DATASET EXTRACT:
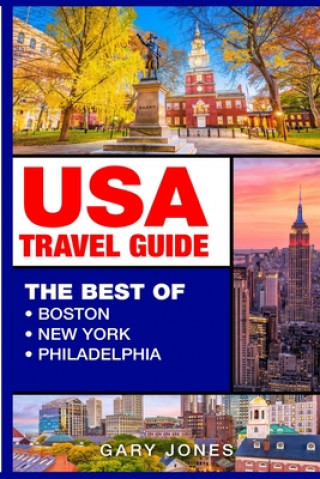 Könyv USA Travel Guide: The Best Of Boston, New York, Philadelphia Gary Jones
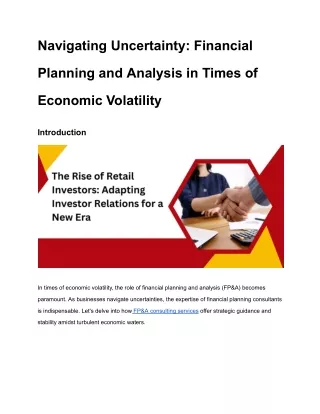 Navigating Uncertainty_ Financial Planning and Analysis in Times of Economic Volatility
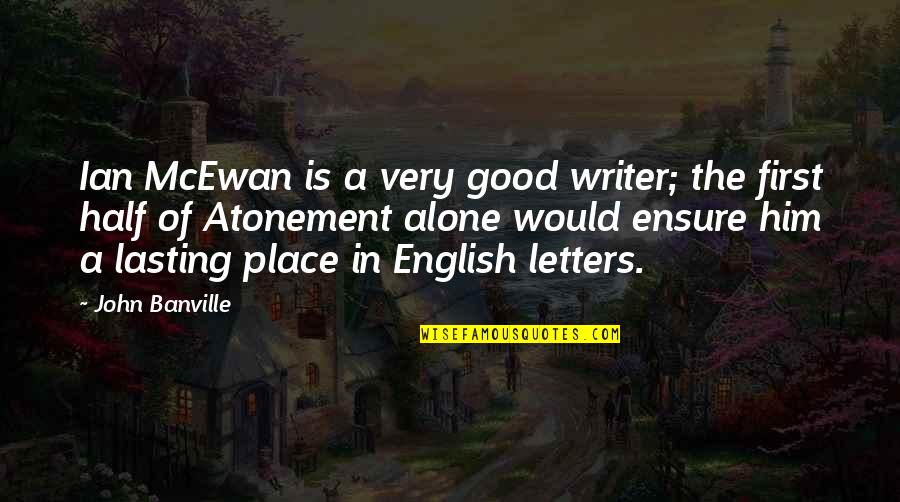 Pirunjer Quotes By John Banville: Ian McEwan is a very good writer; the Pirunjer Quotes By John Banville: Ian McEwan is a very good writer; the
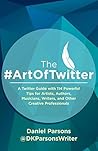 The #ArtOfTwitter by Daniel  Parsons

DIRECTIONS: Starting at the line that holds "writer; the Pirunjer" and ending at the last line of the material above, repeat each line exactly, both ends included, and leave the pictures out.

SOLVED PROBLEM:
 Pirunjer Quotes By John Banville: Ian McEwan is a very good writer; the Pirunjer Quotes By John Banville: Ian McEwan is a very good writer; the
 The #ArtOfTwitter by Daniel  Parsons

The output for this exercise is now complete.